Figs are such a beautiful food. The outside a mixture of green and burgundy, the flesh inside a pretty shade of rose.
They seem to only be available for such a very short time, so when I see them, I typically buy them. And then go back two days later and grab some more. And then go back two days after that. They don’t last long around here
Besides crostini, one of my favorite ways to eat them is on pizza with caramelized onions and prosciutto. There is a lot going on with sweet figs and onions, salty prosciutto, and tangy goat cheese. It’s a fun, delicious alternative to the pepperoni or margherita that we usually make.

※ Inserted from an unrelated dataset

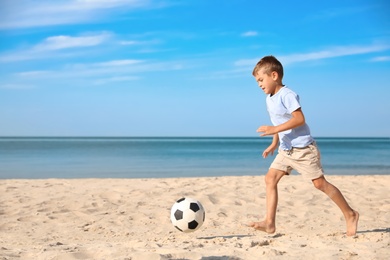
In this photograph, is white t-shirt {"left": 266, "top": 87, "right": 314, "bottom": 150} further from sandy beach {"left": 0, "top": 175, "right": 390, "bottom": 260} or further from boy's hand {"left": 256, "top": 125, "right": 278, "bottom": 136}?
sandy beach {"left": 0, "top": 175, "right": 390, "bottom": 260}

Serve it in large pizza form or make smaller pizzas, pizzettes, to feed a small crowd.
Spring for the imported prosciutto. It’s pricey, my store sells it for $20/lb, but you’re not buying a pound. 4 paper thin slices will run you ~$3. It’s a wonderfully salty splurge that’s worth every penny.
Fig & Prosciutto Pizzettes
Mini pizzas topped with caramelized onions, figs, and prosciutto.
- 2 large yellow onions, quartered and thinly sliced
- 4 Tbsp olive oil, divided
- 1 lb of your favorite pizza dough (I used a half batch of this recipe)
- Cornmeal for dusting
- Olive oil
- 4 slices of prosciutto, torn into pieces
- 8 figs, quartered
- 1-2 oz goat cheese, crumbled
- Heat 1 Tbsp olive oil over medium heat (I use a non-stick pan). Add the onions and stir to coat.
- Cook for 30-40 minutes, stirring occasionally, until dark brown.
- Add 1/4 cup water, stir well to deglaze the pan, and remove from heat.
- Preheat the oven to 450.
- Split the pizza dough into 8 pieces and roll out on a cornmeal-dusted surface.
- Divide the onions between each pizza round.
- Brush the edges of the dough with remaining olive oil and transfer to the oven to bake for 6 minutes (use a pizza stone or a lined baking sheet).
- Top with prosciutto, figs, and crumbled goat cheese.
- Bake for 3-4 minutes, until heated through.
- Serve warm or at room temperature.